La disimulación requiere mayor sutileza: el que disimula no
representa, sino que quiere hacerse invisible, pasar desapercibido, sin
renunciar a su ser. El mexicano excede en el disimulo de sus pasiones y de sí
mismo. Temeroso de la mirada ajena, se contrae, se reduce, se vuelve sombra y
fantasma, eco. No camina, se desliza; no propone, insinúa; no replica, rezonga;
no se queja, sonríe…
Y es tanta la tiranía
de esta disimulación
que aunque de raros anhelos
se me hincha el corazón,
tengo miradas de reto
y voz de resignación.
Quizá el disimulo nació durante la Colonia. Indios y
mestizos tenían, como el poema de Reyes, que cantar quedo, pues “entre dientes
mal se oyen palabras de rebelión”. El mundo colonial ha desaparecido, pero no
el temor, la desconfianza y el recelo. Y ahora no solamente disimulamos nuestra
cólera sino nuestra ternura.
En sus formas radicales el disimulo llega al mimetismo. El indio
se funde con el paisaje, se confunde con la barda blanca en que se apoya por la
tarde, con la tierra oscura en que se tiende a mediodía, con el silencio que lo
rodea. Se disimula tanto su humana singularidad que acaba por abolirla y se
vuelve piedra, pirú, muro, silencio: espacio.
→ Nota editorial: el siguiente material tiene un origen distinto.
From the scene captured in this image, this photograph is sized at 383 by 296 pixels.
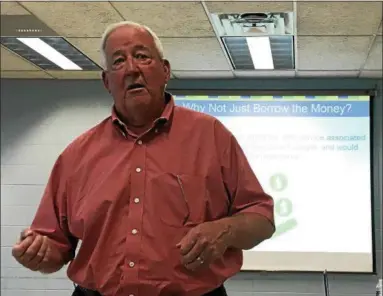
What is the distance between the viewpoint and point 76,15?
3.32 metres

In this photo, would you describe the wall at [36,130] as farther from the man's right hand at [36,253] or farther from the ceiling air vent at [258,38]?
the man's right hand at [36,253]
No quiero decir que comulgue con el
Todo, a la manera panteísta, ni que un árbol aprehenda a todos los árboles,
sino que efectivamente, esto es, de una manera concreta y particular, se confunde
con un objeto concreto.
Defensa frente al exterior o fascinación ante a la muerte,
el mimetismo no consiste tanto en cambiar de naturaleza como de apariencia. (El
mexicano) aparenta ser otra cosa e incluso prefiere la apariencia de la muerte
o del no ser antes de abrir su intimidad y cambiar. La disimulación mimética,
en fin, es una de tantas manifestaciones de nuestro hermetismo. Si el
gesticulador acude al disfraz, los demás queremos pasar desapercibidos. En ambos
casos ocultamos nuestro ser. Y a veces lo negamos. Recuerdo que una tarde, como
oyera un leve ruido en el cuarto vecino al mío, pregunté en voz alta: “¿Quién
anda por ahí?”. Y la voz de una criada recién llegada de su pueblo contestó: “No
es nadie, señor, soy yo”.
No solo nos disimulamos a nosotros mismos y nos hacemos
transparentes y fantasmales; también disimulamos la existencia de nuestros
semejantes. No quiero decir que los ignoremos o los hagamos menos, actos
deliberados y soberbios. Los disimulamos de manera más definitiva y radical;
los ninguneamos. El ninguneo es una operación que consiste en hacer de Alguien,
Ninguno. La nada pronto se individualiza, se hace cuerpo y ojos, se hace
Ninguno…. Ninguno no se atreve a no ser: oscila, intenta una y otra vez ser
Alguien. Al fin, entre vanos gestos, se pierde en el limbo de donde surgió.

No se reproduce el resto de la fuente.